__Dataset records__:
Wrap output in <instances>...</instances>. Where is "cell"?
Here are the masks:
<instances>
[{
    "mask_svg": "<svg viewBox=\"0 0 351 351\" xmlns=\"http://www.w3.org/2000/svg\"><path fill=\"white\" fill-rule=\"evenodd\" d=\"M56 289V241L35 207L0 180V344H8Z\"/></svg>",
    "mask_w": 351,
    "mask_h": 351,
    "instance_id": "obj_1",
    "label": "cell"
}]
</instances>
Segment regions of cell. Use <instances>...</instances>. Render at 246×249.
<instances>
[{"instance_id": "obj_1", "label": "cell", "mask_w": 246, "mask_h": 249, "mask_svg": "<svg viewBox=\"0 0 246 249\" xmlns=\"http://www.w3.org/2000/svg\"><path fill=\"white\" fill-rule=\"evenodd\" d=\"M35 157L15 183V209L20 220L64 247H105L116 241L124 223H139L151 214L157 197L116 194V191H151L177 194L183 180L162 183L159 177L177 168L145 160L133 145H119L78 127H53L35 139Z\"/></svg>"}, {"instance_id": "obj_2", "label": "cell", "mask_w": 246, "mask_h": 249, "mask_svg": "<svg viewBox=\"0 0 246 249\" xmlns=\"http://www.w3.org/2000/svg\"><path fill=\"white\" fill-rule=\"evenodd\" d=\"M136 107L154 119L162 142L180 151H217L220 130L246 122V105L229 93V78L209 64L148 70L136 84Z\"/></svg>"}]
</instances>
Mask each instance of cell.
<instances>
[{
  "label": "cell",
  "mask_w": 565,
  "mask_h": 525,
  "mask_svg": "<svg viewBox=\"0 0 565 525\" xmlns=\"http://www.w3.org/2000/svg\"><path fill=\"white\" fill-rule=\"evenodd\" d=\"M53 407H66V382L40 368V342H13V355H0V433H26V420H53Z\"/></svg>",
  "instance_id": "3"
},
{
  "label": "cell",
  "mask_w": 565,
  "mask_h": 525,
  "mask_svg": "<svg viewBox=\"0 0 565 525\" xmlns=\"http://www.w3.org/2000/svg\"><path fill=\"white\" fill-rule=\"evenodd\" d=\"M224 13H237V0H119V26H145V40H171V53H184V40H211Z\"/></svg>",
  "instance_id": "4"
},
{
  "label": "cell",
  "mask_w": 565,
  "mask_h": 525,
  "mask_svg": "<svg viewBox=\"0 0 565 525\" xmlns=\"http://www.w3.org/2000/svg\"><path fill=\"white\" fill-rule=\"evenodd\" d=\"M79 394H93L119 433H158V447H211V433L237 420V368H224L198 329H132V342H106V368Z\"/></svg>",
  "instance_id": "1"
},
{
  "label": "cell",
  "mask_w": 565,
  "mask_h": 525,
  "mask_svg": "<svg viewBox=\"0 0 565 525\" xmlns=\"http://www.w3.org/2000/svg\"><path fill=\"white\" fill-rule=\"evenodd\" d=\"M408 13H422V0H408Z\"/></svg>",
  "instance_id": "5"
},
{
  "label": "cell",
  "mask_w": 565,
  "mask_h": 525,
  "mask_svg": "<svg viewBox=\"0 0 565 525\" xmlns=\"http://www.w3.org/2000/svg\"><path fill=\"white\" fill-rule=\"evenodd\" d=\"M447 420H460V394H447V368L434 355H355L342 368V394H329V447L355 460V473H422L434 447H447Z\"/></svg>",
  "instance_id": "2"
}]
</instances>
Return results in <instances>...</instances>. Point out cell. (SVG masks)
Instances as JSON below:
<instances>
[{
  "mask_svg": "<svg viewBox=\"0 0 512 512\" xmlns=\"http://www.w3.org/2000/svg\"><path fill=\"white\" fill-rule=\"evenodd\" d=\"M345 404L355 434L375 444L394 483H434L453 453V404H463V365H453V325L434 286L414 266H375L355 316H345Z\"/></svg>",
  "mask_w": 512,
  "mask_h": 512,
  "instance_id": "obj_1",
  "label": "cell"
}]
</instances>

__Prompt__: Return each line of the entries that contains the string "masks", matching upper and lower case exactly.

__Task output__:
Here are the masks:
Return results in <instances>...</instances>. Point out cell. (SVG masks)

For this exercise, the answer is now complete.